Notice that the mean age of the matched controls is equal to the mean age of matched treated.

In [21]:

```
samppumspop2016[,.(.N, mean_agecat=round(mean(agecat))),.(treat)][order(treat)]
matchsamp[,.(.N, mean_agecat=round(mean(agecat))),.(treat)][order(treat)]
cat("\n\n")
```

The mean income of the matched controls is over $2,500 more than that of the sample.
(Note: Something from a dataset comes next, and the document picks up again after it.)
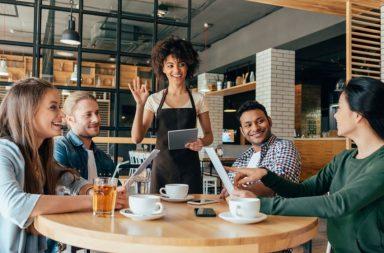 Kỹ năng giao tiếp là tối quan trọng với mọi nhân sự của nhà hàng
This difference can be interpreted as the bias caused by the imbalance in age and other confounders of the unmatched sample. That said, it certainly pays to get an MA/MS degree.

In [22]:

```
samppumspop2016[,.(.N, mean_income=round(mean(income))),.(treat)][order(treat)]
matchsamp[,.(.N, mean_income=round(mean(income))),.(treat)][order(treat)]
cat("\n\n")
```

Ditto for the 5% trimmed means.

In [23]:

```
samppumspop2016[,.(.N, mean_income=round(mean(income,trim=.05))),.(treat)][order(treat)]
matchsamp[,.(.N, mean_income=round(mean(income,trim=.05))),.(treat)][order(treat)]
cat("\n\n")
```

Perform a permutation assessment of the difference between mean income of the matched treatment and control. The actual difference of more than $12,000 blows away what would be expected by chance. So, even "controlling" for confounders age, sex, marital status and race, there's a significant difference in incomes between those with a terminal masters degree and those with a terminal bachelors.

In [24]:

```
ptmpre <- proc.time()
nr <- nrow(matchsamp)
ntreat <- nr/2
nctl <- nr-ntreat
nreps <- 10000
hold <- list()
for (i in 1:nreps)
{
income <- matchsamp[sample(nr),income]
hold[[i]] <- c(round(mean(income[1:ntreat])), round(mean(income[(nctl+1):nr])))
}
head(hold)
ptmpost <- proc.time()
print(ptmpost-ptmpre)
cat("\n\n")
```

In [25]:

```
f <- function(h) h[1]-h[2]
diff <- data.table(diff=unlist(map(hold,f)))
pal <- brewer.pal(9,"Blues")
titstr <- "Density Plot of the Mean Income Permutation Differences"
xstr <- "Income Difference in $"
ystr <- "Density\n"
ggplot(diff, aes(diff)) +
geom_density() +
theme(legend.position = "none", plot.background = element_rect(fill = pal[2]),
panel.background = element_rect(fill = pal[2])) +
labs(title=titstr,x=xstr,y=ystr)
cat("\n\n")
```

Save the data to R fst files.

In [26]:

```
write_fst(samppumspop2016,"samppumspop2016.fst")
write_fst(matchsamp,"matchsamp.fst")
cat("\n\n")
```

This blog barely skims the surface of causal inference. With typical data set sizes large enough to support matching on a host of confounders, I'd love to see causal models become more pervasive in today's analytics world. Embellished by these techniques, analysis of large observational, database-driven, or otherwise non-randomized data sets that data scientists use to make inferences can be substantially enhanced methodologically.

Causal modeling algorithms and computational performance will continue to improve. In subsequent blogs, I'll take a look at more efficient sparse matching as well as the propensity model and other causal algorithms.